There is a new trend developing in the Major League Baseball free agent market, and it’s nauseating. Players, namely free agent Roy Oswalt, are attempting to game the major league free agent system in an effort to pitch less, prolong their career, while shopping their talent to select contenders. Call it the new “short season.”
Oswalt, 34, made 23 starts for the Phillies in 2011, recorded a 9-10 record (3.69 ERA) and started Game 4 for the Phillies in the playoffs. When the Phillies declined his option after the season, Oswalt began job hunting. In January, the Tigers offered Oswalt a one-year contract worth $10 million. He turned down the offer. Truth is, he was in no rush to sign a deal and get to spring training. No, sir. Why should he? Most 30-something major league pitchers would just as well skip spring training, especially Oswalt who landed on the disabled list with back problems, once in May and again in June.
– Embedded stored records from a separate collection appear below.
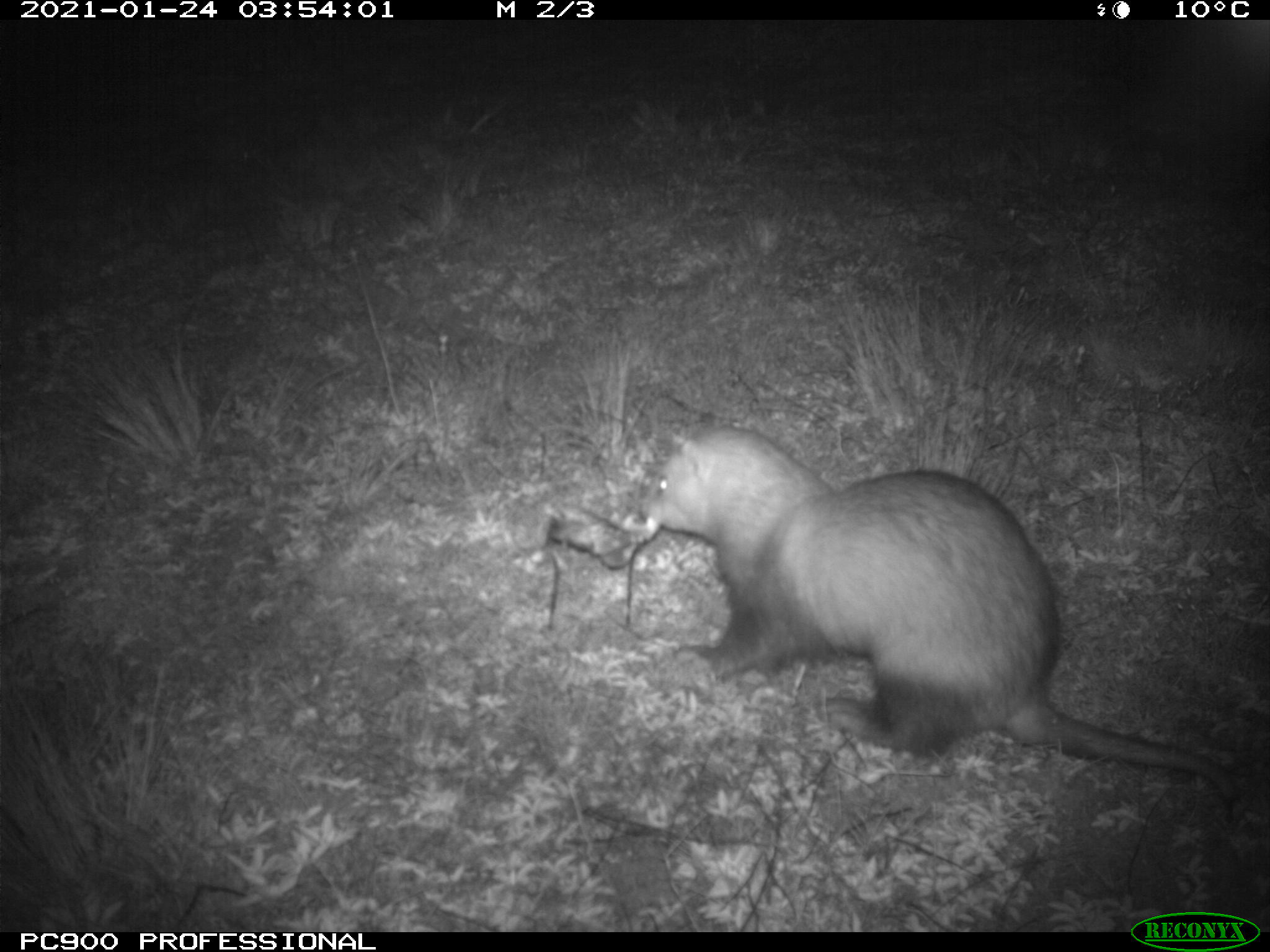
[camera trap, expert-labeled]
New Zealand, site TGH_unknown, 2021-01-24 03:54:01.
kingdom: Animalia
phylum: Chordata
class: Mammalia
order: Carnivora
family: Mustelidae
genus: Mustela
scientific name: Mustela furo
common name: ferret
Oswalt’s agent telling teams Roy worked out for the Dodgers Friday, and L.A. is looking for a starter and a mid-lineup bat
— Peter Gammons (@pgammo) May 27, 2012
Oswalt is interested in Boston, but no too interested; he’d rather pitch for St. Louis or Texas. Nick Cafardo of The Boston Globe wrote, as of last week, the Red Sox liked what they saw, but the ball is still in Oswalt’s court.
What’s the rush? What pitcher wouldn’t want to ramp up in June, pitching the second half of the season for a pennant contender?
There is certainly a market for starting pitching. Post season contenders will gladly lease a starting pitcher with a fresh arm for the final three months of the regular season. Sounds like a pretty cushy gig.
Roger Clemens did it twice late in his career. In 2006, Clemens signed with the Astros in late May and started 19 games (7-6, 2.30 ERA). One year later, Clemens re-signed with the Yankees in early May, making 18 starts and recording a 6-6 record.
Pedro Martinez used the “short season” strategy in 2009 signing with the Phillies in July. He went on to start nine regular season games, recording a 5-1 record and starting three post-season games.
Now Oswalt is trying to cash in on the “short season” concept, but … “He’s not ready to go,” said Rangers GM Jon Daniels. “He hasn’t thrown to hitters yet. It’ll definitely take him some time. I don’t know how much time, but he’s not an immediate option.”
He hasn’t thrown? Why is a veteran pitcher, who is reportedly in good health, not “ready to go?” How can that be? Oswalt has been sitting around since January and instead of working out, he waited.
Oswalt knew in January, after he turned down the Tigers, that he had no intention pitching until mid-season. That’s what makes the “short season” blueprint ridiculous and, honestly, unfair to other veterans who are pitchers their hearts out from March to October. Should a pitcher with Oswalt’s track record be allowed to simply sit back, wait for the market to develop, then sign with a team who fought through the first three months of the season to stay in contention? It’s not like Oswalt could find an interested team last winter. Smells like a selfish proposition to me.
Stop. I’ve heard the argument: Oswalt is a free agent. He has the right to negotiate any time with any team he wants too. Yes he does, but what if more veteran pitchers begin employing the “short season” strategy? We could have a laundry list of veteran players skipping spring training, resting, relaxing, waiting and watching as contenders and pretenders are determined, teams in contention get desperate for a fresh, successful arm(s), the free agent market could renew and reset itself in June and July. It would be the birth of the “short season” for veteran pitchers looking to extend their career, not to mention the potential of playing for a World Series, by cherry-picking where and when you play.